===== DATA FOR REVIEW =====
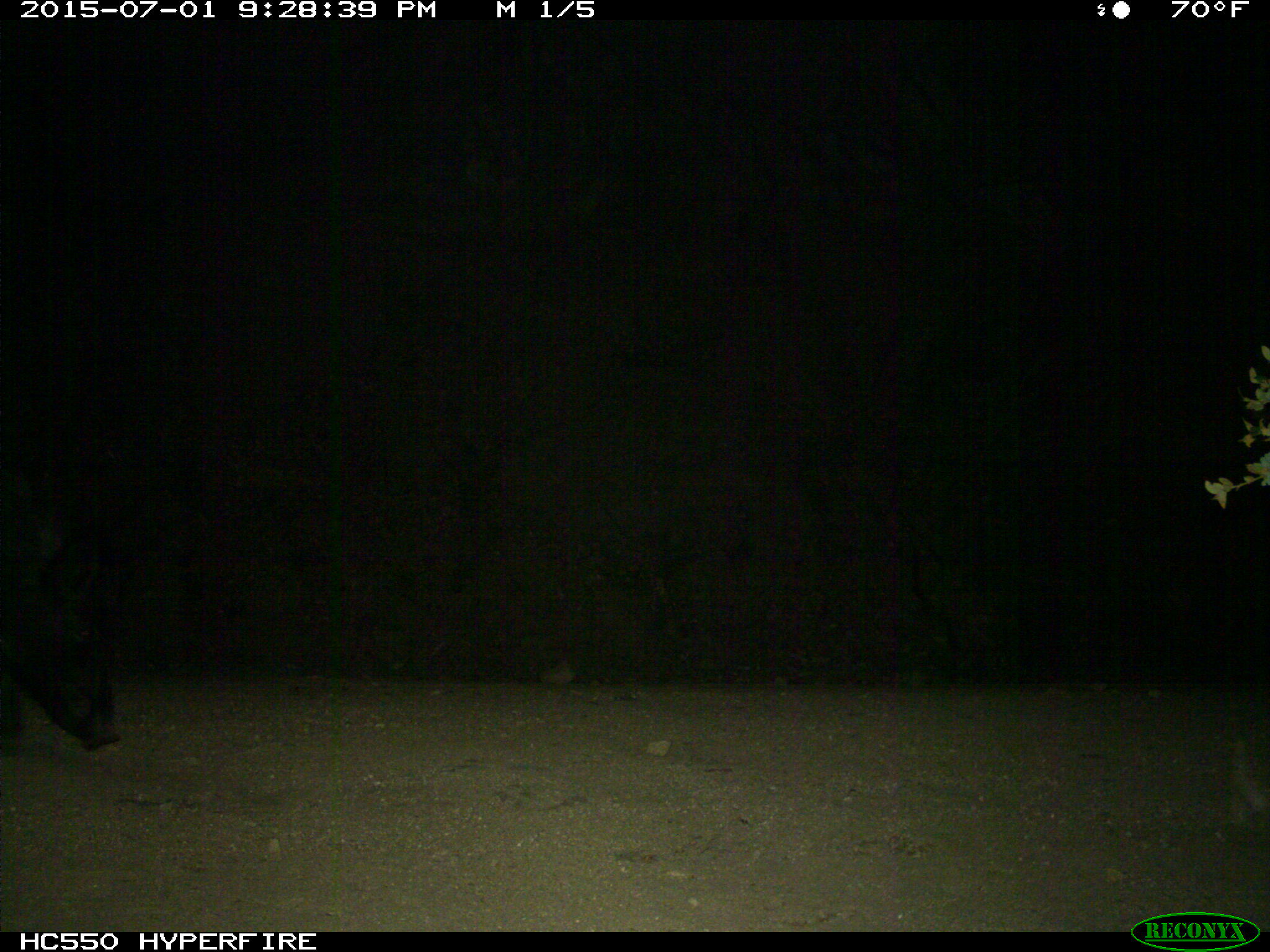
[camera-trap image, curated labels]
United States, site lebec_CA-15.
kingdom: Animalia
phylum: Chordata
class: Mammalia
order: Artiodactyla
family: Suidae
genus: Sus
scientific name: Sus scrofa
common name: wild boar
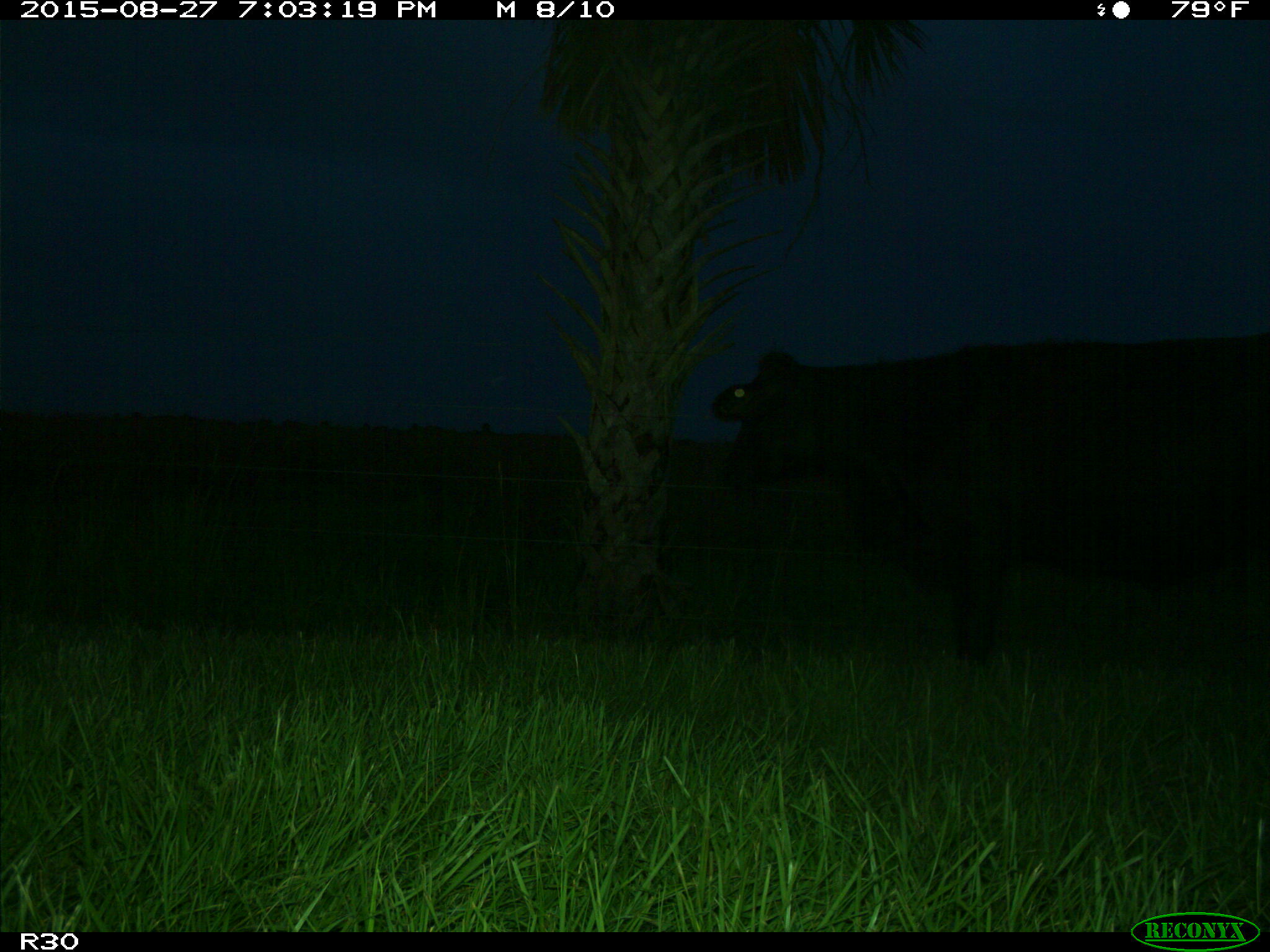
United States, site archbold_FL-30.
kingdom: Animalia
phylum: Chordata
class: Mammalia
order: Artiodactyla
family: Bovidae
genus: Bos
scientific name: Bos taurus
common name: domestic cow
=====
WHAT THIS TASK INVOLVES: Your copy should match the data above exactly, apart from the pictures.

SOLUTION TO THE PROBLEM:
[camera-trap image, curated labels]
United States, site lebec_CA-15.
kingdom: Animalia
phylum: Chordata
class: Mammalia
order: Artiodactyla
family: Suidae
genus: Sus
scientific name: Sus scrofa
common name: wild boar
United States, site archbold_FL-30.
kingdom: Animalia
phylum: Chordata
class: Mammalia
order: Artiodactyla
family: Bovidae
genus: Bos
scientific name: Bos taurus
common name: domestic cow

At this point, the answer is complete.